Description of the task »
Write out all the rows below word for word, leaving out the pictures.

Spatial questions based on pictures
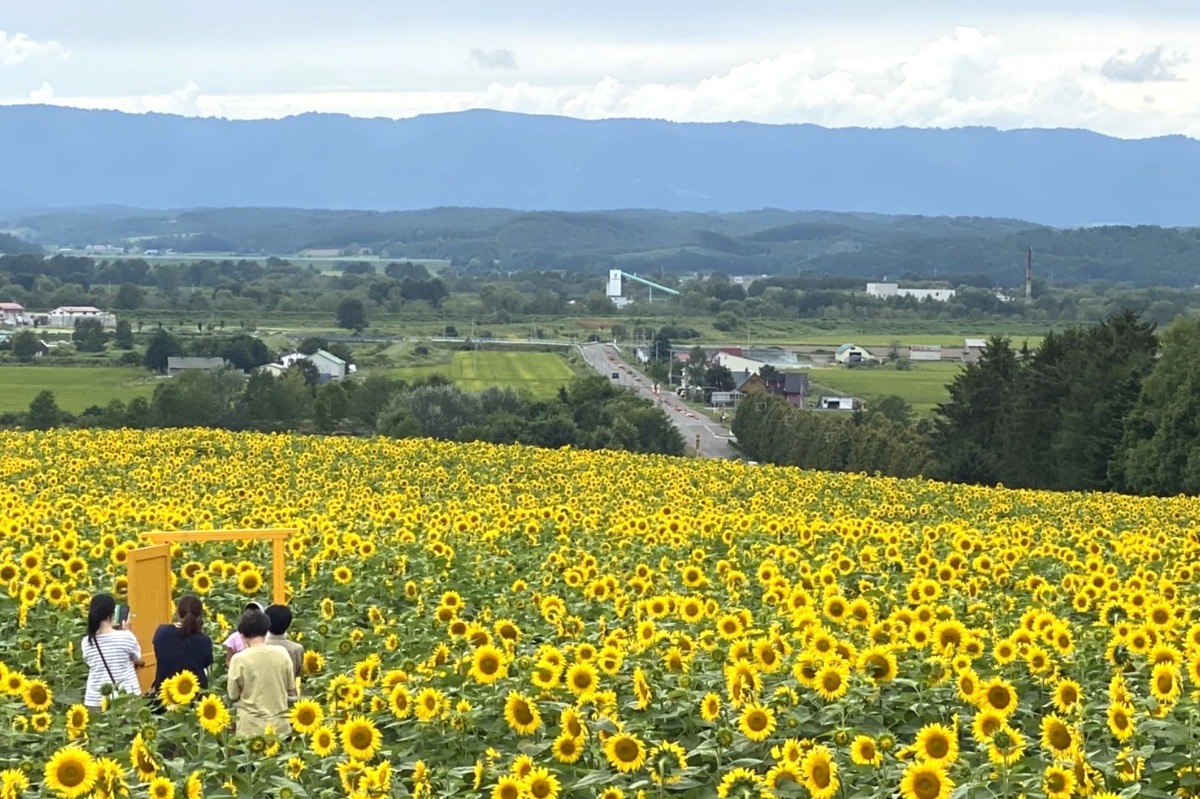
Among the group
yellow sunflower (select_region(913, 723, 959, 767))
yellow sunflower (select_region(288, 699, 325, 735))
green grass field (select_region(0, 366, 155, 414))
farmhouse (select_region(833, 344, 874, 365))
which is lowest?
farmhouse (select_region(833, 344, 874, 365))

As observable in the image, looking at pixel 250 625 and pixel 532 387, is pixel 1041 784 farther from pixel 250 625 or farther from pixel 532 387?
pixel 532 387

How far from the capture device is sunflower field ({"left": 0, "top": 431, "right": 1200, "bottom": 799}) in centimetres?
865

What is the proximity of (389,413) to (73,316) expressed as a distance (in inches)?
4619

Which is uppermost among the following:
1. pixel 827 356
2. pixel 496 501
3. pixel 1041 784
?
pixel 1041 784

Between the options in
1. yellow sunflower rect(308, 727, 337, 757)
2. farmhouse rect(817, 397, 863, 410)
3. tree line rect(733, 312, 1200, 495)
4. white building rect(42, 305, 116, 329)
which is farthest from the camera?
white building rect(42, 305, 116, 329)

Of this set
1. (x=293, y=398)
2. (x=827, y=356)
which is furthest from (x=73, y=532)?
(x=827, y=356)

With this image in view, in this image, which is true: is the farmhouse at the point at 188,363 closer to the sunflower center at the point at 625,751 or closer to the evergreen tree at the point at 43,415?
the evergreen tree at the point at 43,415

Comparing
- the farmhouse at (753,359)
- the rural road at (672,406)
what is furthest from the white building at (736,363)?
the rural road at (672,406)

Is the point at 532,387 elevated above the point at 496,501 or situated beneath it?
situated beneath

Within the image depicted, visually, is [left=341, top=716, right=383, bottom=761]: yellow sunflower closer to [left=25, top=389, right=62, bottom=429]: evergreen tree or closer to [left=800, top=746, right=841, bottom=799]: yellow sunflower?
[left=800, top=746, right=841, bottom=799]: yellow sunflower

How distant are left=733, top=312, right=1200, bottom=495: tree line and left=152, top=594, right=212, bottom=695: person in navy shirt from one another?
35.1m

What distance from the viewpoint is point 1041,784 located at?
314 inches

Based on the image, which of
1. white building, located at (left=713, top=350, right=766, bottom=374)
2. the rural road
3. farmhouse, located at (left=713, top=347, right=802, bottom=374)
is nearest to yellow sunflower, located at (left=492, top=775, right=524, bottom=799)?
the rural road

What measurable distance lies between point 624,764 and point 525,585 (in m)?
6.14
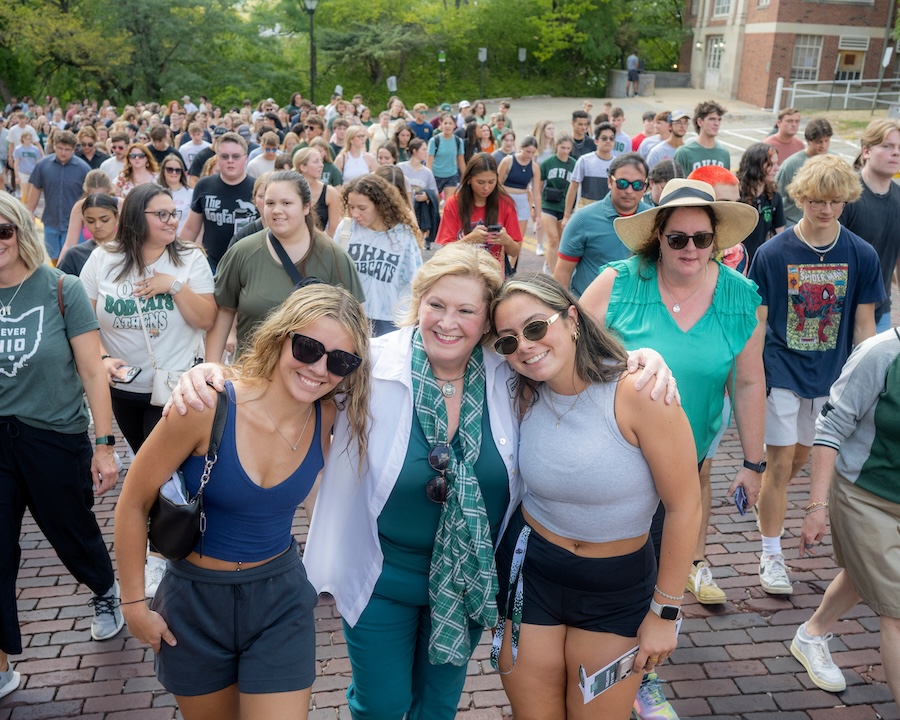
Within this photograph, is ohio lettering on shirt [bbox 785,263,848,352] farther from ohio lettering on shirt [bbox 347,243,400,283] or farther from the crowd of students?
ohio lettering on shirt [bbox 347,243,400,283]

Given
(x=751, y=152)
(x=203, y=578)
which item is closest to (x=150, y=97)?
(x=751, y=152)

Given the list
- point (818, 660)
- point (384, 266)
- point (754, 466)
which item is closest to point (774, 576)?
point (818, 660)

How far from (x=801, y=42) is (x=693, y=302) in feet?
134

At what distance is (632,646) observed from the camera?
115 inches

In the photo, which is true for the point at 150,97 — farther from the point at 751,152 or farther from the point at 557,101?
the point at 751,152

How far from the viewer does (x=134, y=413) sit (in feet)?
15.9

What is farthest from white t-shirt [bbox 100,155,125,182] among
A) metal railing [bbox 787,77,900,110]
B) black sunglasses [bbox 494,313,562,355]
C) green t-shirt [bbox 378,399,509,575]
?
metal railing [bbox 787,77,900,110]

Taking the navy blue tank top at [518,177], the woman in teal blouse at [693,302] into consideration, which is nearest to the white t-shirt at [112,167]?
the navy blue tank top at [518,177]

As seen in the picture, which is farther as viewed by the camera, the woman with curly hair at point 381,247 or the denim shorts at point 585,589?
the woman with curly hair at point 381,247

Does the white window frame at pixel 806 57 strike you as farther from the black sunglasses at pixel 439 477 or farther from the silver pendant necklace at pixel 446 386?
the black sunglasses at pixel 439 477

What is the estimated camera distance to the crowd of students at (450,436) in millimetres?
2789

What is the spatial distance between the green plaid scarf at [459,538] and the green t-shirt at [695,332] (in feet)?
3.13

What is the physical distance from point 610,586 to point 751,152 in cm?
519

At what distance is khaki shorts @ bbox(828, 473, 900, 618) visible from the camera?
3396 millimetres
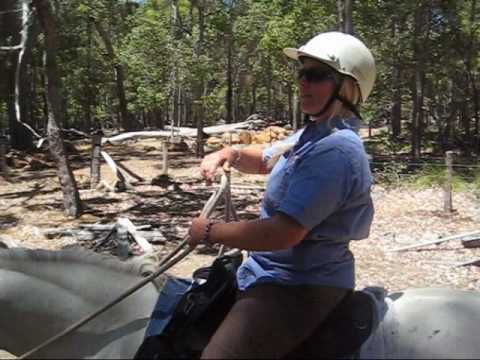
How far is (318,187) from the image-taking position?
1.89 metres

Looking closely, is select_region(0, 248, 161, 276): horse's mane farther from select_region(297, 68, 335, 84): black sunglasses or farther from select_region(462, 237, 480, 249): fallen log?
select_region(462, 237, 480, 249): fallen log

Exercise result »
Among the group
yellow sunflower (select_region(913, 723, 959, 767))
yellow sunflower (select_region(288, 699, 325, 735))
green grass field (select_region(0, 366, 155, 414))
farmhouse (select_region(833, 344, 874, 365))
which is lowest?
farmhouse (select_region(833, 344, 874, 365))

As observable in the image, looking at pixel 250 625 and pixel 532 387, is pixel 1041 784 farther from pixel 250 625 or farther from pixel 532 387?
pixel 532 387

How far from the capture device is sunflower field ({"left": 0, "top": 431, "right": 1200, "bottom": 799}) in centimetres?
865

What is the proximity of (389,413) to (73,316) expressed as a distance (in inches)?
4619

Which is uppermost among the following:
1. pixel 827 356
2. pixel 496 501
3. pixel 1041 784
?
pixel 1041 784

Between the options in
1. yellow sunflower rect(308, 727, 337, 757)
2. farmhouse rect(817, 397, 863, 410)
3. tree line rect(733, 312, 1200, 495)
4. white building rect(42, 305, 116, 329)
which is farthest from the camera?
white building rect(42, 305, 116, 329)

Of this set
1. (x=293, y=398)
2. (x=827, y=356)
which is furthest from (x=73, y=532)?
(x=827, y=356)

With this image in view, in this image, which is true: is the farmhouse at the point at 188,363 closer to the sunflower center at the point at 625,751 or closer to the evergreen tree at the point at 43,415?
the evergreen tree at the point at 43,415

Comparing
- the farmhouse at (753,359)
- the rural road at (672,406)
what is furthest from the white building at (736,363)?
the rural road at (672,406)

Is the point at 532,387 elevated above the point at 496,501 or situated beneath it?
situated beneath

Within the image depicted, visually, is [left=341, top=716, right=383, bottom=761]: yellow sunflower closer to [left=25, top=389, right=62, bottom=429]: evergreen tree or closer to [left=800, top=746, right=841, bottom=799]: yellow sunflower?
[left=800, top=746, right=841, bottom=799]: yellow sunflower

How distant are left=733, top=312, right=1200, bottom=495: tree line and left=152, top=594, right=212, bottom=695: person in navy shirt from one another?
35.1m

What distance from the viewpoint is point 1041,784 located at?
314 inches

Based on the image, which of
1. white building, located at (left=713, top=350, right=766, bottom=374)
2. the rural road
3. farmhouse, located at (left=713, top=347, right=802, bottom=374)
is nearest to yellow sunflower, located at (left=492, top=775, right=524, bottom=799)?
the rural road

What measurable distance lies between point 624,764 and point 525,585 (in m)?
6.14
Within this photograph, is ohio lettering on shirt [bbox 785,263,848,352] farther from ohio lettering on shirt [bbox 347,243,400,283] or farther from the crowd of students?
ohio lettering on shirt [bbox 347,243,400,283]

Given
(x=751, y=152)
(x=203, y=578)
which item is closest to (x=150, y=97)?
(x=751, y=152)

Given the list
- point (818, 660)
- point (384, 266)
- point (754, 466)
which item is closest to point (774, 576)?
point (818, 660)

How far from (x=801, y=42) is (x=693, y=302) in feet?
134

At what distance is (632,646) observed from the camera?
115 inches

In the photo, which is true for the point at 150,97 — farther from the point at 751,152 or farther from the point at 557,101?
the point at 751,152

How far from the viewer does (x=134, y=413) sit (in feet)?
15.9

What is farthest from white t-shirt [bbox 100,155,125,182] among
A) metal railing [bbox 787,77,900,110]
B) black sunglasses [bbox 494,313,562,355]
C) green t-shirt [bbox 378,399,509,575]
?
metal railing [bbox 787,77,900,110]

Taking the navy blue tank top at [518,177], the woman in teal blouse at [693,302] into consideration, which is nearest to the white t-shirt at [112,167]?
the navy blue tank top at [518,177]

As seen in the picture, which is farther as viewed by the camera, the woman with curly hair at point 381,247 or the denim shorts at point 585,589?
the woman with curly hair at point 381,247

Does the white window frame at pixel 806 57 strike you as farther from the black sunglasses at pixel 439 477 or farther from the silver pendant necklace at pixel 446 386?
the black sunglasses at pixel 439 477

What is the estimated camera distance to the crowd of students at (450,436) in millimetres?
2789

What is the spatial distance between the green plaid scarf at [459,538] and the green t-shirt at [695,332] (in feet)?
3.13

What is the physical distance from point 610,586 to point 751,152 in cm?
519

At what distance is khaki shorts @ bbox(828, 473, 900, 618) visible from the camera?
3396 millimetres
How far is (318,187) from the image-taking position?
1.89 metres

Looking closely, is select_region(0, 248, 161, 276): horse's mane farther from select_region(297, 68, 335, 84): black sunglasses or farther from select_region(462, 237, 480, 249): fallen log?
select_region(462, 237, 480, 249): fallen log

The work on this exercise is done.